KEFALET VE KATILIM SIRADA
Kefalet ve katılım sigortası ürünlerinin de önümüzdeki dönemde çok konuşulacağını belirten Çağlar, "Yakın zamanda büyüme beklediğimiz bir diğer branş da kefalet sigortaları. Yapılan düzenlemelerle artık sigorta şirketleri de bir anlamda teminat mektubu verebilecek konuma geldiler. ABD'de bu yöndeki ihtiyacın neredeyse tamamı kefalet sigortası ile sağlanırken, bu oran Güney Amerika'da yüzde 25, Asya Pasifik bölgesinde yüzde 50, Avrupa'da ise yüzde 25 seviyelerinde.
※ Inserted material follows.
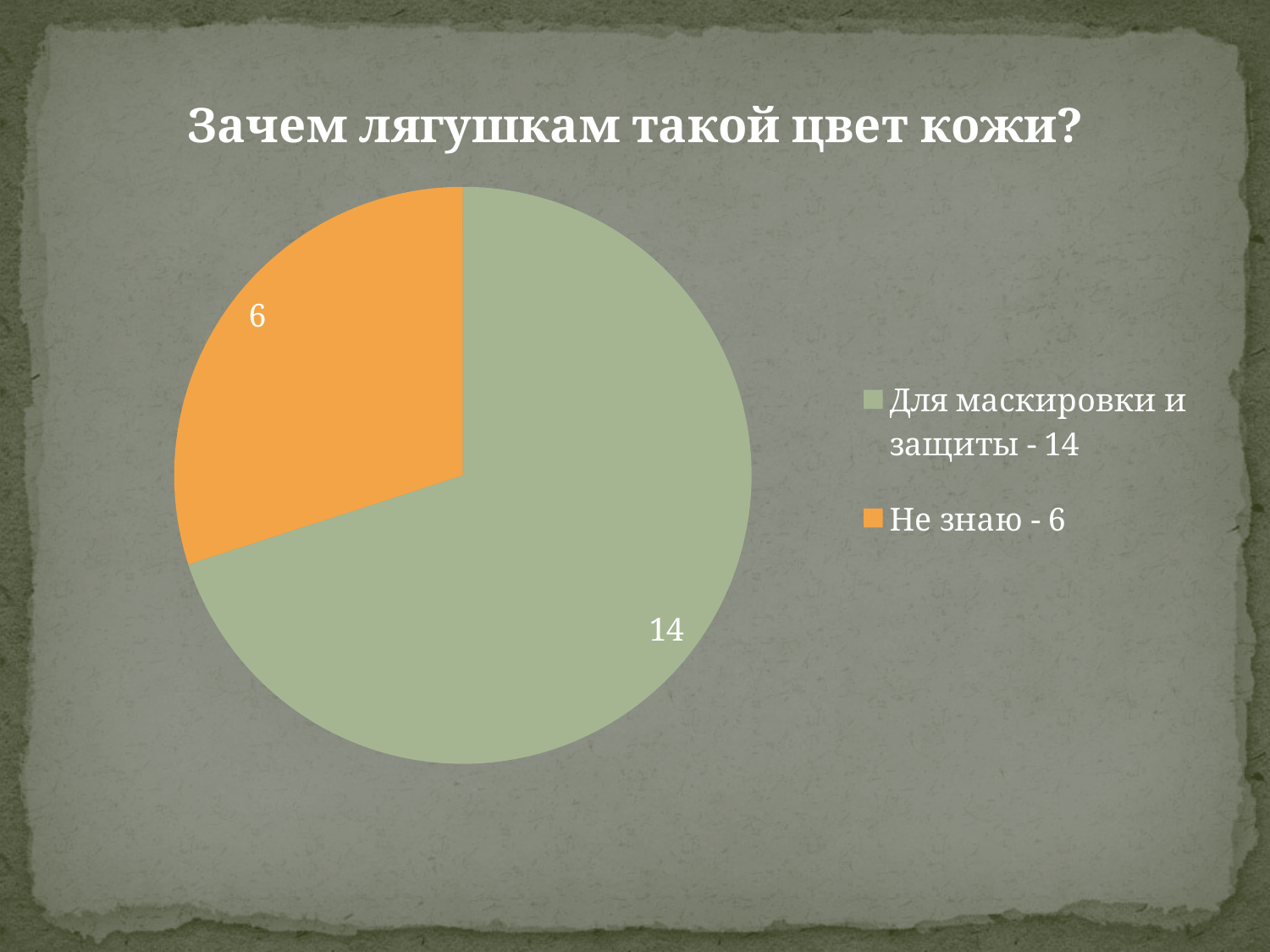
What share of the pie does "Не знаю" represent? 30% How many entries does the legend list? 2 Which category has the largest slice? Для маскировки и защиты Which is larger: "Для маскировки и защиты" or "Не знаю"? Для маскировки и защиты What type of chart is shown on the slide? pie chart Which category has the smallest slice? Не знаю What is the title of the chart? Зачем лягушкам такой цвет кожи? What is the difference between the values for "Для маскировки и защиты" and "Не знаю"? 8 What is the value for "Не знаю"? 6 What is the total of all slices in the pie chart? 20 What is the value for "Для маскировки и защиты"? 14 How many slices does the pie chart have? 2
Bizim bankacılıkta teminat mektubu hacminin 450 milyar TL olduğunu düşündüğümüzde buradaki potansiyel hakkında bir fikir vermiş olurum" şeklinde konuştu.
BAĞIMSIZ OTORİTE SEKTÖRÜN ÖNÜNÜ AÇAR
Kamuda Cumhurbaşkanlığı Hükümet Sistemi'ne göre başlayan yeniden yapılanma sürecinin sigorta alanında da gerekli olduğunu ifade eden Çağlar, "Sigorta sektörünün düzenlenmesi ve denetiminin bazı başarılı dünya örneklerinde olduğu gibi bağımsız bir otorite haline getirilerek yeniden yapılandırılması sektörün önünü açar" dedi. Can Akın Çağlar buna ilave olarak yarı kamusal bir kurum olan Türkiye Sigorta Birliği nezdindeki kurumların daha verimli ve etkin bir yapıya geçmek üzere çalışma yaptıklarını da belirtti.